For Nevada I cannot find such a law. I would assume if it exists it would be in Regulation 14


It's in the separate Technical Standards for Gaming Devices and Associated Equipment, Standard 2.070:

"If the odds of hitting any advertised jackpot that is offered by a gaming device exceeds 100 million to one, the odds of the advertised jackpot must be prominently displayed on the award glass or video display."



Good catch. Their organization is strange I didn't think to look in that standard.
Assume the worst, believe no one, and make your move only when you are certain that you are unbeatable or have, at worst, exceptionally good odds in your favor.
tringlomane
tringlomane
Joined: Aug 25, 2012
  • Threads: 8
  • Posts: 6272
June 3rd, 2016 at 8:59:01 PM permalink
Quote: DiscreteMaths2


Good catch. Their organization is strange I didn't think to look in that standard.
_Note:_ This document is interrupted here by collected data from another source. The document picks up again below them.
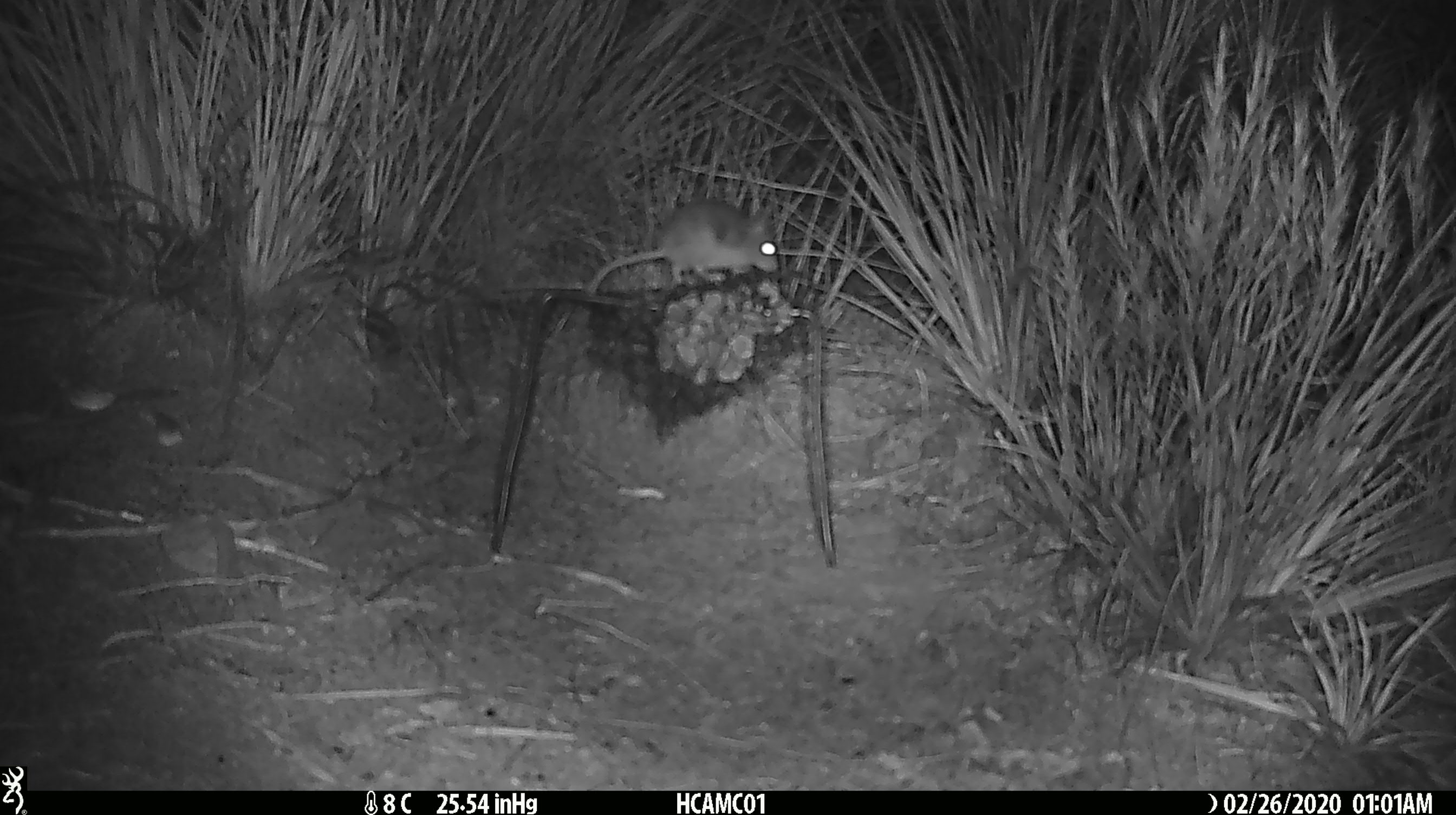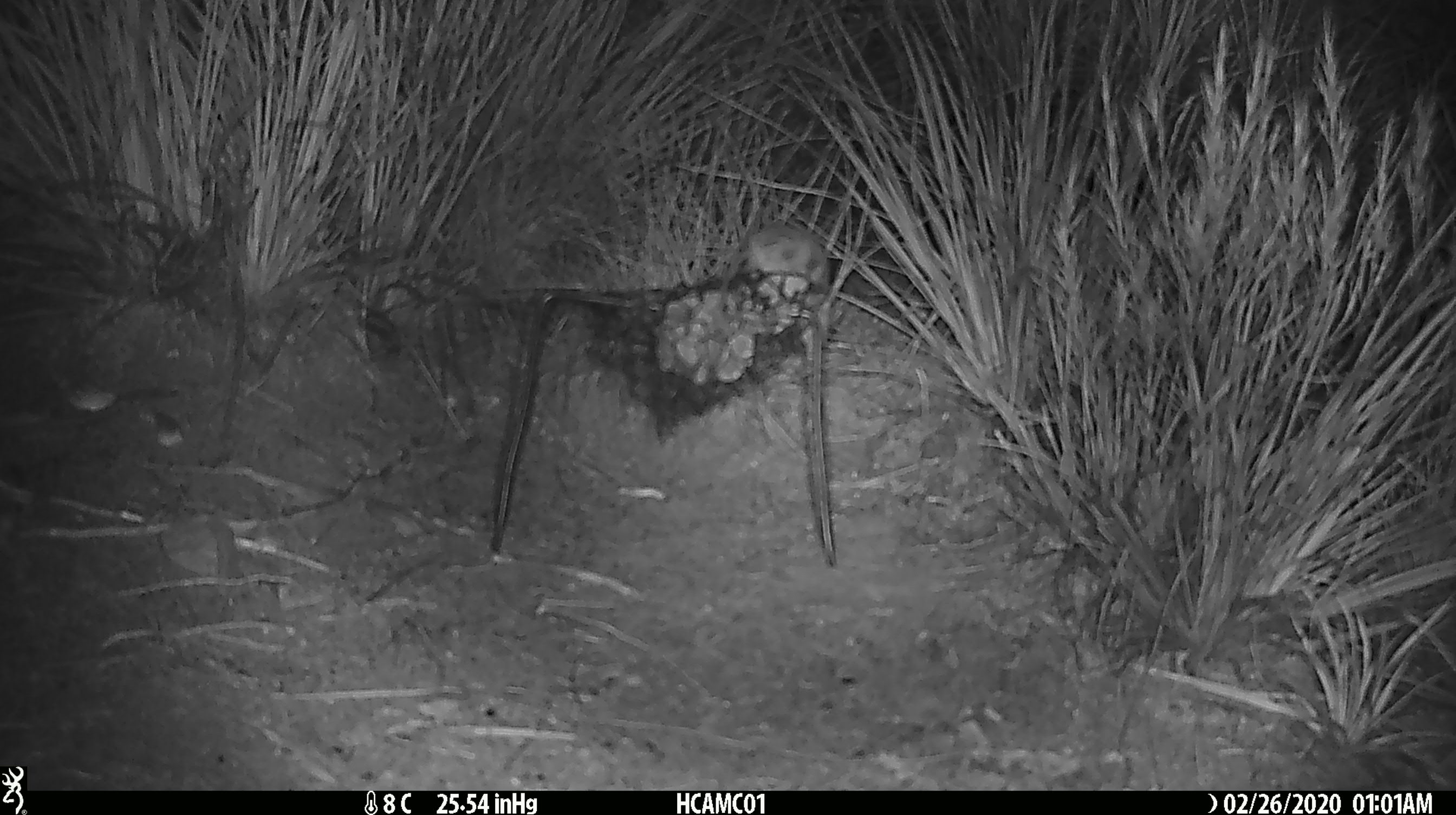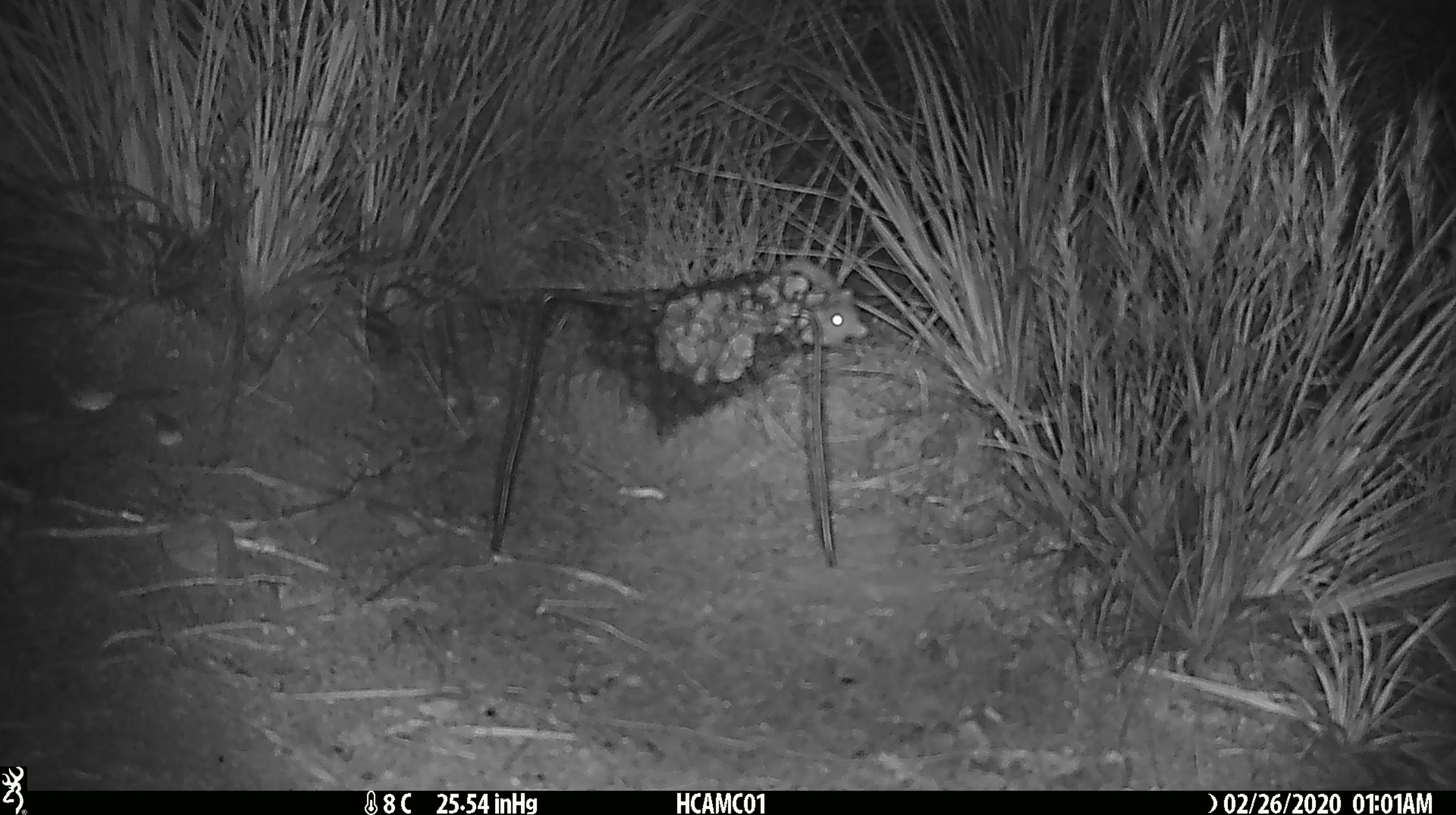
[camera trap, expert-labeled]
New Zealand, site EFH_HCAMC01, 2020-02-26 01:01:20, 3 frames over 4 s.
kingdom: Animalia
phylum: Chordata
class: Mammalia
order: Rodentia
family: Muridae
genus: Mus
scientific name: Mus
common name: mouse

Neither did I, I knew I saw it somewhere before though. Thanks ThatDonGuy.
Wizard
Administrator
Wizard
Joined: Oct 14, 2009
  • Threads: 1404
  • Posts: 23737
June 3rd, 2016 at 11:02:18 PM permalink
Quote: ThatDonGuy

The "obvious" answer is, a power of 2 is used as most RNGs generate a number in the range of a power of 2 (if there are 5 reels, a number from 0 to 230-1 is generated; this is five 6-bit (i.e. 0 to 31) numbers, one for each reel).



Correct. I picked 32 because it is a power of 2, which is also what random number generators are based on. Programming habit.
It's not whether you win or lose; it's whether or not you had a good bet.